Scottish steel plants deal agreed

Scottish steel plants deal agreed

Metals firm Liberty House has signed a deal to buy two mothballed Lanarkshire steel plants.

The "back to back" agreement, which was confirmed on Thursday morning, involves the Scottish Government buying the Clydebridge and Dalzell plants from Tata Steel, and immediately selling them on to Liberty.

The sale will be done under the same terms with no cost to the taxpayer.

Liberty will take responsibility for reopening, operating and investing in the two sites as part of its wider strategy to build an integrated and sustainable steel business across the UK.

Business minister Fergus Ewing said: "When Tata Steel mothballed the Dalzell and Clydebridge plants, I said we would leave no stone unturned in the quest to find an alternative buyer.

"That is why we established a Scottish steel taskforce and why I am delighted that our support for the steel industry has paid off."

The taskforce was established to secure jobs and the future of steel  manufacturing in Scotland after Tata announced 1,200 UK job losses in October.

Its main focus was on finding a new buyer for the two plants.

The government recently announced a cut in business rates at the  plants from April for any new operator, provided they continue to use the sites  for steel production.

Ewing added: "Liberty has a proven track record in the UK steel industry and has ambitions to make these plants viable and successful.

"It's a huge tribute to the calibre of the highly-skilled workforce, and the efforts of everyone on the taskforce, that Liberty recognise the tremendous potential of Scottish steel."

Sanjeev Gupta, executive chair of Liberty House Group, said: "This agreement saves two great facilities in Scotland.

"Now we must turn our attention to restoring these businesses to their former glory, steadily rebuilding their skilled workforces and customer base.

"Clydebridge and Dalzell will fit well into our vision for an integrated, flexible and sustainable steel sector, from recycled local scrap using renewable energy-making green steel to value added downstream and engineered products.

"We're grateful for the support of the Scottish Government and Scottish Enterprise in enabling us to reach this very positive historic agreement."

Bimlendra Jha, executive chairman of Tata Steel's Long Products Europe business, said: "We welcome this deal which opens the possibility of a resumption of steel processing in Scotland.

"This has been achieved with the determination and support of employees, trade unions and the Scottish Government all working together."

Grahame Smith, Scottish Trades Union Congress general secretary said: "This is excellent news and all partners involved in the Steel taskforce should be congratulated for their hard work and tenacity.

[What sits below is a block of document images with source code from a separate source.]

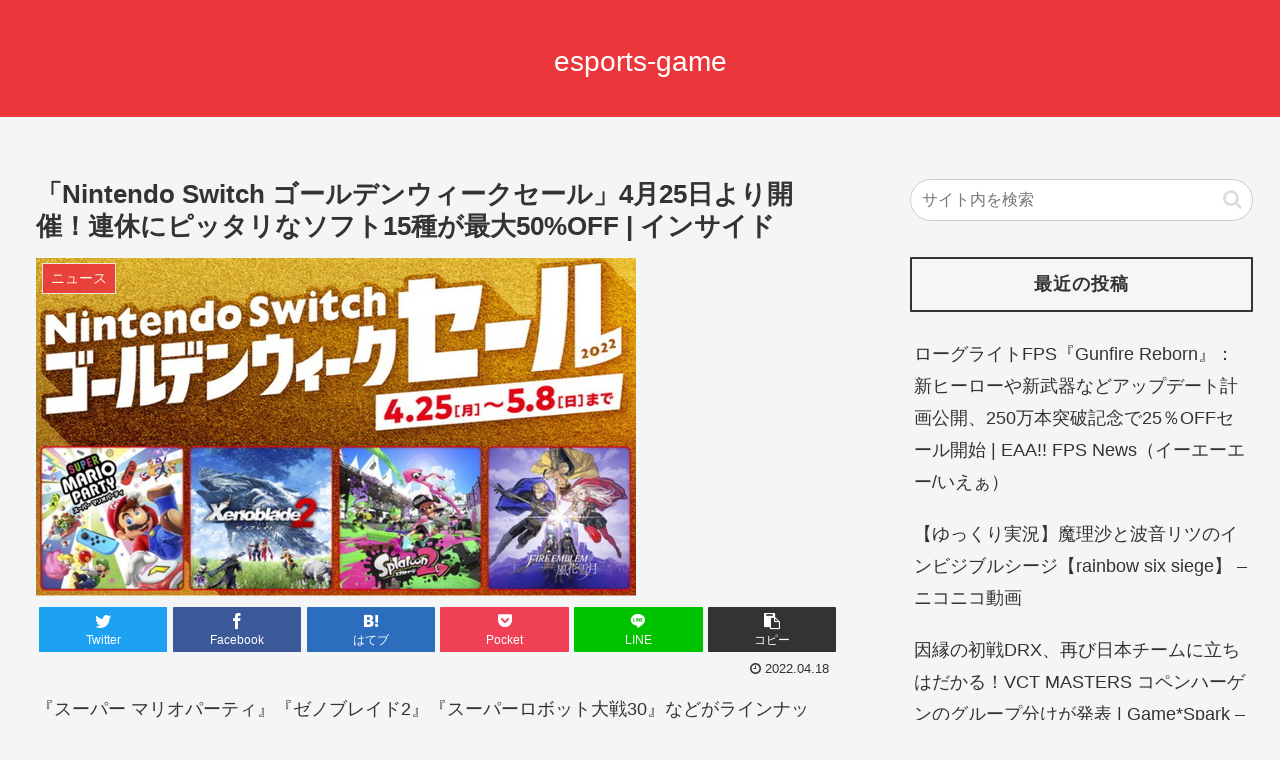

--- FILE ---
content_type: text/css
request_url: https://esports-game.com/wp-content/themes/cocoon-master/skins/simple-red/style.css?ver=6.9&fver=20210628053524
body_size: 1909
content:
@charset "UTF-8";
/*
  Skin Name: Simple red
  Description: 赤をベースにしたシンプルで使いやすいスキン
  Skin URI: https://karasu-hc.com/2020/05/20/cocoon-2/
  Author: ベーやん
  Author URI: https://karasu-hc.com/2020/05/20/cocoon-2/
  Screenshot URI: https://im-cocoon.net/wp-content/uploads/simple_red.jpg
  Version: 1.0.0
  Priority: 9730001000
*/
/*以下にスタイルシートを記入してください*/
/* 全体 */
body {
  font-family: Avenir, 'Helvetica neue', Helvetica, 'Segoe UI', '游ゴシック体', YuGothic, '游ゴシック Medium', 'Yu Gothic Medium', 'Hiragino Kaku Gothic ProN', 'Hiragino Sans', sans-serif;
  background-color: #f4f5f7;
}

.main,
.sidebar {
  background-color: #f4f5f7;
}

/* ヘッダー・グローバルナビ */
.header-container .navi {
  background-color: #eb373c;
}

#navi .navi-in a {
  color: #fff;
}

#navi .navi-in > .menu-header .sub-menu {
  background-color: #eb373c;
}

#navi .navi-in a:hover {
  background-color: #fd8478;
}

.menu-header .item-label {
  font-size: 18px;
  letter-spacing: 0.5px;
}

.header-container {
  color: #fff;
  background-color: #eb373c;
}

.header {
  background-color: #eb373c;
}

.header .header-in {
  min-height: 100px;
}

/* サイト名・キャッチフレーズ */
.site-name-text {
  color: #fff;
}

.site-name-text:hover {
  color: #fff;
}

/* 見出し */
.article h2 {
  margin: 5px 0;
  padding: 15px 25px;
  background-color: #eb373c;
  color: #fff;
  font-size: 22px;
  border-radius: 1px;
}

.article h3 {
  padding: 10px 20px;
  background-color: #c21318;
  border-color: #eb373c;
  border-top: none;
  border-right: none;
  border-bottom: none;
  border-left: 6px solid #eb373c;
  color: #fff;
}

.article h4 {
  border-top: 2px solid #eb373c;
  border-bottom: 2px solid #eb373c;
}

.article h5 {
  border-bottom: none;
  position: relative;
}

.article h5:after {
  content: '';
  display: block;
  width: 100%;
  height: 4px;
  background: linear-gradient(to right, #eb373c, #c21318);
  position: absolute;
  left: 0;
  bottom: 0;
}

/* サイドバー */
.sidebar h3 {
  padding: 10px;
  border: 1.5px solid #333;
  text-align: center;
  font-size: 18px;
  letter-spacing: 1px;
  border-radius: 1px;
}

.widget_recent_entries ul li a:hover,
.widget_categories ul li a:hover,
.widget_archive ul li a:hover,
.widget_pages ul li a:hover,
.widget_meta ul li a:hover,
.widget_rss ul li a:hover,
.widget_nav_menu ul li a:hover {
  background-color: #fff;
}

/* 検索ボタン */
input[type='text'].search-edit {
  font-size: 16px;
  border-radius: 46px;
}

/* シェアボタン */
#container .sns-buttons a {
  border-radius: 1px;
}

/* ブログカード */
.a-wrap .blogcard {
  border-color: #eb373c;
}

.a-wrap:hover {
  background-color: #fff;
  transform: translateY(-2px);
  box-shadow: 0 0 8px #f6fafd;
}

.cat-label {
  top: 0;
  left: 0;
  background-color: #eb373c;
  border-top: none;
  border-left: none;
}

.cat-link {
  background-color: #eb373c;
  border-radius: 1px;
}

.tag-link,
.comment-reply-link {
  color: #eb373c;
  border-color: #fd8478;
  border-radius: 1px;
}

.tag-link:hover,
.comment-reply-link:hover {
  color: #c21318;
  background-color: transparent;
}

.tagcloud a {
  /* color: $key-color; */
  border-radius: 29px;
}

/* .tagcloud a:hover {
    color: $key_color3;
} */
/* コメント送信ボタン */
input[type='submit'] {
  padding: 10px;
  background: #eb373c;
  color: #fff;
  font-size: 14px;
  border: none;
  border-radius: 1px;
}

.pagination-next-link,
.comment-btn {
  padding: 10px;
  background: transparent;
  color: #eb373c;
  font-size: 14px;
  border: 1px solid #eb373c;
  border-radius: 1px;
}

/* テーブル */
table {
  width: 100%;
  border-collapse: collapse;
  text-align: left;
  line-height: 1.5;
  font-size: 16px;
}

table th {
  padding: 10px;
  font-weight: bold;
  border-bottom: 1.5px solid #eb373c;
  background: #c21318;
  font-size: 18px;
}

/* ページネーション */
.page-numbers {
  color: #fd8478;
  border: 1px solid #eb373c;
  border-radius: 50%;
}

.pagination .current {
  background-color: #eb373c;
  color: #fff;
}

.page-numbers.dots {
  opacity: 1;
  background: none;
}

.pagination a:hover {
  background-color: #eb373c;
  color: #fff;
}

/* フッター */
.footer {
  padding-top: 30px;
  padding-bottom: 35px;
  color: #fff;
  background-color: #eb373c;
}

.footer-bottom {
  margin-top: 0;
}

.footer-in h3 {
  padding: 10px;
  border: 1.5px solid #333;
  text-align: center;
  font-size: 18px;
  border-radius: 1px;
}

/* スクロールトップボタン */
.go-to-top {
  bottom: 35px;
}

.go-to-top-button {
  width: 45px;
  height: 45px;
  color: #fff;
  background-color: #333;
  border-radius: 50%;
}

.go-to-top-button:hover {
  color: #fff;
}

/* レスポンシブ */
@media screen and (max-width: 834px) {
  .header-container-in.hlt-top-menu .header .header-in {
    display: flex;
    align-items: center;
  }

  .header .header-in {
    min-height: 80px;
  }

  .sidebar h3 {
    font-size: 16px;
  }
}
@media screen and (max-width: 480px) {
  .article h2 {
    padding: 0.6em 0.2em;
  }

  .article h3 {
    padding: 0.4em 1em;
  }

  .footer {
    padding-top: 25px;
    padding-bottom: 30px;
  }
}
/*以降は同梱後の追加修正*/
.page-prev-next {
  border-radius: 99px;
}

.footer a,
.footer .footer-in .sns-buttons a {
  color: #fff;
}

 "The workforce wasn't prepared to sit back and let the Scottish steel industry fade away and it is tremendously encouraging that the Scottish Government and its agencies were able to provide the support to secure a positive outcome."

Scotland's First Minister Nicola Sturgeon said: "I'm absolutely delighted that this deal has been sealed today - bringing to an end months of anguish and uncertainty for communities in Motherwell and Cambuslang.

"The concerted efforts of the Scottish Government, trade unions, the workforce and the companies themselves have paid off - and I would like to sincerely thank all of those involved for their patience and persistence over the last few months."